Geachte heer/mevrouw,

Rechtspraak
Hierbij zend ik u de nieuwsbrief met daarin de uitspraken van de afgelopen week. Graag wijs ik u specifiek op de volgende uitspraken.

Ondernemingskamer
In OR 2014-0335 hebben de curatoren van Resort Appelscha Beheer B.V. (RAB) onder andere verzocht een onderzoek in te stellen naar het beleid en de gang van zaken vanaf  januari 2006. Dit verzoek is gehonoreerd, nu de OK genoegzaam is komen vast te staan dat (het bestuur van) RAB weigerachtig is gebleken om ter zake van de door de curatoren opgeworpen vragen en twijfelpunten helderheid te verschaffen. Voorts is het aannemelijk dat er een ongeoorloofde belangenverstrengeling aan de zijde van de bestuurder van RAB aanwezig is, waardoor RAB wordt benadeeld.

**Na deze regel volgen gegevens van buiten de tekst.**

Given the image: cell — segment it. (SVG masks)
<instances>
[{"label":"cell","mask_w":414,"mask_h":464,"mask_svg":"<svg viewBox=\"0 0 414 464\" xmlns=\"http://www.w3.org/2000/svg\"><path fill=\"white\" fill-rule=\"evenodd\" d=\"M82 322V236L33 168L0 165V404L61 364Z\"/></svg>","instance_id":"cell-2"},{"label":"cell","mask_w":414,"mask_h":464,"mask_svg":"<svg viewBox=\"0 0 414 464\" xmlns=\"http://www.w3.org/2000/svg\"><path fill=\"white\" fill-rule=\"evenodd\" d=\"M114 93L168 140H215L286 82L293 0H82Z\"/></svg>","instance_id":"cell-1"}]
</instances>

Hiermee acht de OK het aannemelijk dat de bestuurder van RAB de belangen van RAB heeft veronachtzaamd en heeft toegelaten dat dier onderneming is of kon worden geschaad. De OK beveelt een onderzoek naar het beleid en de gang van zaken vanaf 1 januari 2006.  

Beklamelnorm
Bewijsopdracht
In OR 2014-0328 en OR 2014-0327 is de op grond van artikel 6:162 BW gedaagde bestuurder in de gelegenheid gesteld om te bewijzen dat hij ten tijde van het plaatsen van een bestelling niet op de hoogte was, of redelijkerwijs behoorde te begrijpen, dat de vennootschap de verplichtingen niet zou kunnen nakomen. De bestuurder slaagt niet in dit bewijs.

Algemeen
In OR 2014-0329 wordt een verklaring voor recht gevorderd dat gedaagde als enig bestuurder en enig indirect aandeelhouder van de vennootschap onrechtmatig heeft gehandeld omdat hij verplichtingen aanging in naam van de vennootschap, terwijl hij wist of behoorde te begrijpen dat de vennootschap niet of niet binnen een redelijke termijn aan haar verplichtingen zou kunnen voldoen. De rechtbank oordeelt dat er sprake is van een schending van de hiervoor geschetste Beklamelnorm.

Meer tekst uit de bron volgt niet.